The Voices of Heaven
The Voices of Heaven is Maija Rhee Devine's autobiographical novel about Korea during and post-Korean-War era. The central characters are a man and the two wives he lives with under the same roof, because of the Confucian, patriarchal values Koreans lived with for 500 years of Joseon (Yi) Dynasty that required a male child per each family and because his first wife could not produce a boy baby. The man was the author's father; his first wife was the author's mother. The dynamic of the man and his two wives produce dramatic developments as the Korean War breaks out in 1950 and continues to traumatize the UN/US, S. and N. Korean and Chinese soldiers and civilians.
Maija gives power point talks on both The Voices of Heaven and on Comfort Women of WWII. Her poetry book is Long Walks on Short Days.
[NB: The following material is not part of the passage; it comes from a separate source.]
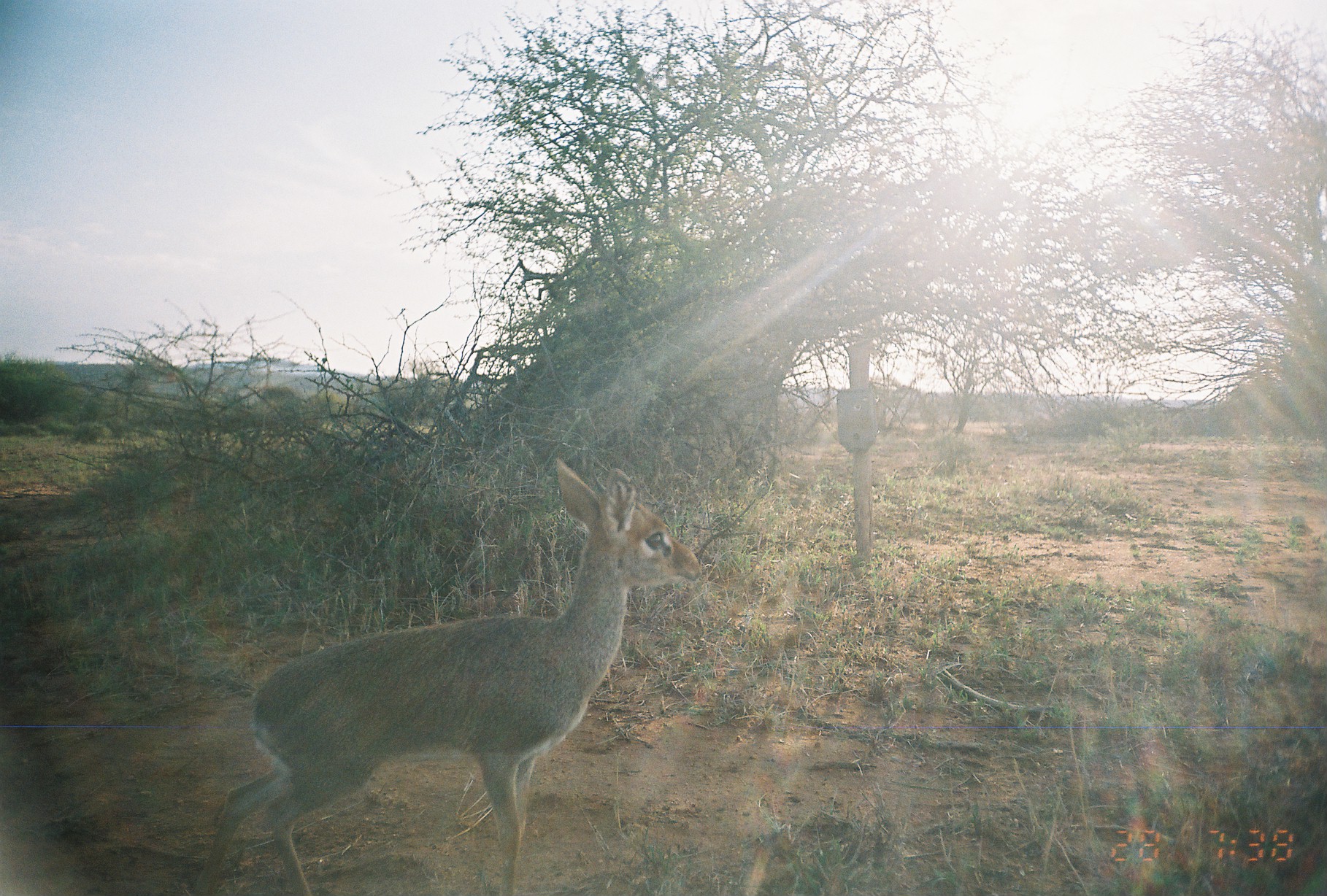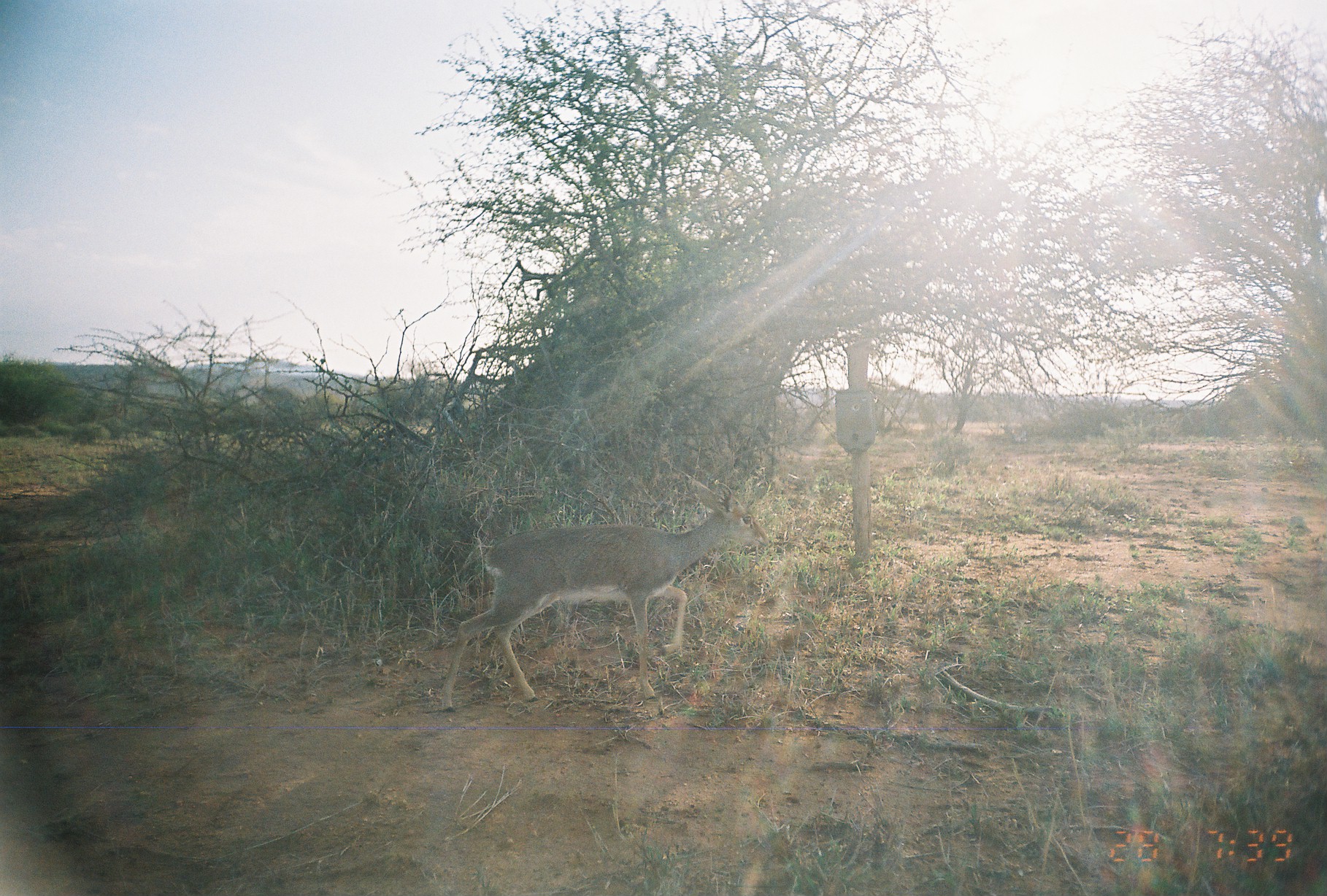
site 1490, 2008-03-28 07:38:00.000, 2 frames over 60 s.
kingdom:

About Maija Devine (Kansas City, Missouri & Kansas Author)
A Korean-born author, Maija Rhee Devine earned a B.A. from Sogang University in Seoul and received a Fulbright award to complete an M.A. at St. Louis University in Missouri. She taught English as a Second Language at numerous universities in the U.S.A. as well as Asian culture courses at University of Kansas.
Her book won four book awards in 2014, and her short stories and poems have appeared in anthologies and literary journals including Michigan Quarterly, The North American Review, and The Kenyon Review. Her current projects include authoring a novel and a non-fiction historical narrative about Korean Comfort Women of WWII. Several of her op-eds on this topic have been published in “The Thoughts of the Times” of The Korea Times. She teaches a course on Comfort Women through the Osher Institute at University of Kansas.